TLDR
- Intel stock collapsed 13% after hours following weaker-than-expected Q1 revenue and earnings guidance
- The chipmaker can’t produce enough AI server chips to meet customer demand due to manufacturing issues
- First-quarter revenue outlook of $11.7-12.7 billion missed Wall Street’s $12.51 billion estimate
- CEO Tan confirmed 18A manufacturing yields are improving but still fall short of company targets
- Intel reported a $600 million quarterly net loss despite beating Q4 revenue expectations
Intel delivered a rare earnings beat Thursday but still watched its stock sink 13% in after-hours trading. The culprit wasn’t the past quarter’s performance. It was what lies ahead.
The company reported fourth-quarter adjusted earnings of 15 cents per share on revenue of $13.7 billion. Both numbers topped analyst forecasts. Yet investors immediately zeroed in on the troubling guidance.
Intel projected first-quarter revenue between $11.7 billion and $12.7 billion. Wall Street wanted $12.51 billion. The company also forecasts breakeven adjusted earnings per share compared to analyst expectations of 5 cents.
CFO David Zinsner blamed insufficient supply for the weak outlook. He told CNBC the company lacks the production capacity to handle seasonal demand. Supply should increase in the second quarter, he added.
CEO Lip-Bu Tan discussed manufacturing challenges on the earnings call. Production yields haven’t reached acceptable levels. “Our yields are in line with our internal plans,” Tan said. “They are still below what I want them to be.”
Demand Outpaces Production Capacity
Intel grapples with a problem most struggling companies would envy. It can’t manufacture chips fast enough to satisfy orders. The shortage hits hardest with server processors for AI data centers.
The company maxes out its factory capacity but still falls short. Intel leaves money on the table as profitable orders go unfilled. “In the short term, I’m disappointed that we are not able to fully meet the demand in our markets,” Tan told analysts.

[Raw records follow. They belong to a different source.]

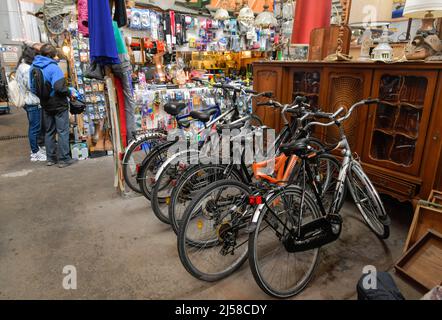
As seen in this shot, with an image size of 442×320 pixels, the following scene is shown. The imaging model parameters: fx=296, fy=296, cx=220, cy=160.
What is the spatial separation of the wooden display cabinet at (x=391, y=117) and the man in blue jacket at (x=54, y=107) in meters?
3.17

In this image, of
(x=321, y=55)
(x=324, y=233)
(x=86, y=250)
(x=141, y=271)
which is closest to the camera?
(x=324, y=233)

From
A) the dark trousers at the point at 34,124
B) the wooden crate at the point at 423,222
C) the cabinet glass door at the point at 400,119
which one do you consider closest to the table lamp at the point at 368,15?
the cabinet glass door at the point at 400,119

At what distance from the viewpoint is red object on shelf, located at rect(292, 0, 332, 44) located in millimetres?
3801

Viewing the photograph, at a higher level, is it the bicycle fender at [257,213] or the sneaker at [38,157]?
the bicycle fender at [257,213]

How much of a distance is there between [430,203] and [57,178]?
13.6 ft

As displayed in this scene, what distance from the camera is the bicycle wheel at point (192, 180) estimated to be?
7.76 ft

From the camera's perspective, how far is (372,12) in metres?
2.81

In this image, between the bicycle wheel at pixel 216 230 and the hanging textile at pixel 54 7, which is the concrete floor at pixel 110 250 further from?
the hanging textile at pixel 54 7

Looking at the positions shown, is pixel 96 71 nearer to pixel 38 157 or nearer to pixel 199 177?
→ pixel 199 177

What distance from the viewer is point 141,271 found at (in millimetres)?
2215
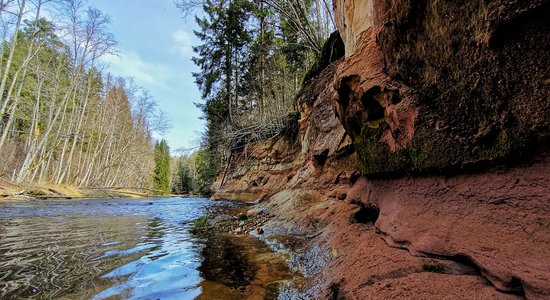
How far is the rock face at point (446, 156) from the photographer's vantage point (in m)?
1.43

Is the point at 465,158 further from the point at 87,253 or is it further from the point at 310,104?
the point at 310,104

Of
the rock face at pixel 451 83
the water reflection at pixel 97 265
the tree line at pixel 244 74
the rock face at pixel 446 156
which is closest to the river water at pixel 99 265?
the water reflection at pixel 97 265

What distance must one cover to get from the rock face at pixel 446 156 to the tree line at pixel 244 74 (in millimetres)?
10559

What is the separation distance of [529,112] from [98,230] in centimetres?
630

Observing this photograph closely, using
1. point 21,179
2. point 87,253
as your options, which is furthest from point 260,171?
point 21,179

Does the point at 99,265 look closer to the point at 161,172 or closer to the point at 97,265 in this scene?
the point at 97,265

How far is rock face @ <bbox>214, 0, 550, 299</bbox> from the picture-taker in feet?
4.70

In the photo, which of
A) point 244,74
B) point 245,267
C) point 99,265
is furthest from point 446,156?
point 244,74

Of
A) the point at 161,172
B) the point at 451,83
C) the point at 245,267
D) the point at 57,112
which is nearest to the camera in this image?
the point at 451,83

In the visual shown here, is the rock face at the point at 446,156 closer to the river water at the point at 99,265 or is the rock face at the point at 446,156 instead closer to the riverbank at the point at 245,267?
the riverbank at the point at 245,267

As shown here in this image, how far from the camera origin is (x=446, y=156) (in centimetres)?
202

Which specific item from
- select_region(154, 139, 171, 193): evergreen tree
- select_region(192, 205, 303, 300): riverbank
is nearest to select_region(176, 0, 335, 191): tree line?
select_region(192, 205, 303, 300): riverbank

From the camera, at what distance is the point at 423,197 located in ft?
7.41

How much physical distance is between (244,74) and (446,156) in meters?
19.7
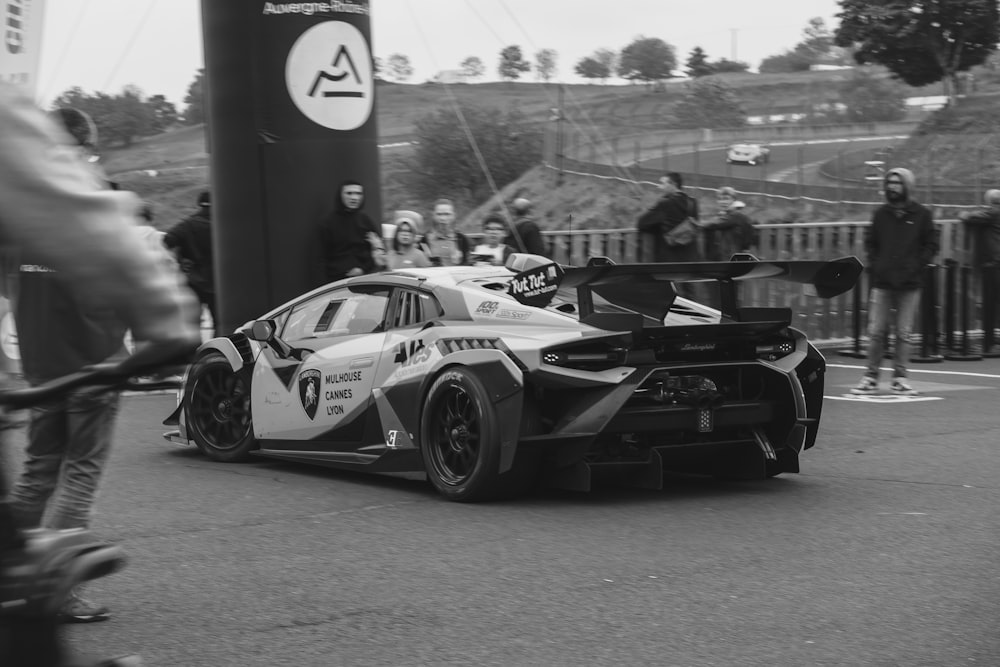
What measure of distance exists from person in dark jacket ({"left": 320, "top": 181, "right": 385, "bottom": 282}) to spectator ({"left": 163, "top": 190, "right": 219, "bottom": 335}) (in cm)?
203

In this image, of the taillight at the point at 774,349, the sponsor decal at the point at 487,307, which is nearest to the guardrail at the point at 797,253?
the taillight at the point at 774,349

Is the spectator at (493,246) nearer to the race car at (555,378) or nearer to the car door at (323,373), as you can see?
the car door at (323,373)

The bottleneck centers on Intel’s 18A production process. The company started delivering Panther Lake PC chips made with this technology. But quality yields remain problematic.
Reports suggest only a fraction of 18A chips pass quality checks. Poor yields hurt margins. Tan said yields get better monthly but haven’t hit targets.
Data Center and AI sales hit $4.7 billion for the quarter, up 9% from last year. Client Computing Group sales dropped 7% to $8.2 billion as laptop demand softened.
Intel posted a net loss of $600 million, or 12 cents per diluted share. That compares to a $100 million loss in the same quarter last year.
Next-Generation Technology Plans
Zinsner said Intel holds off on major 14A manufacturing investments while waiting for a significant customer commitment. Two potential clients are reviewing the technology now.
The company expects decisions on 14A adoption by the second half of this year. Investors can track capital expenditure spikes to identify new customer wins, Zinsner noted.
Intel’s foundry operations brought in $4.5 billion during the quarter. That figure includes chips made for internal use. Tan said the company works aggressively to expand 18A production.
The chipmaker closed its $5 billion stock sale to Nvidia in the quarter. SoftBank invested $2 billion and the U.S. government also bought a stake last year.
Zinsner told Reuters that major cloud companies got blindsided by AI demand. They scrambled to replace aging chips with network performance problems. Intel faces delays when shifting production between chip types.
Global memory chip shortages pushed prices higher and made PCs more expensive. Zinsner expects the tightest supply in Q1 with improvements coming in Q2.
Intel stock rallied 147% over the past year on hopes for its foundry business and new technologies. Shares climbed 84% in 2025 alone, crushing the semiconductor index’s 42% advance.
Zinsner told CNBC that Intel’s capital expenditure will likely hold steady instead of declining as previously anticipated.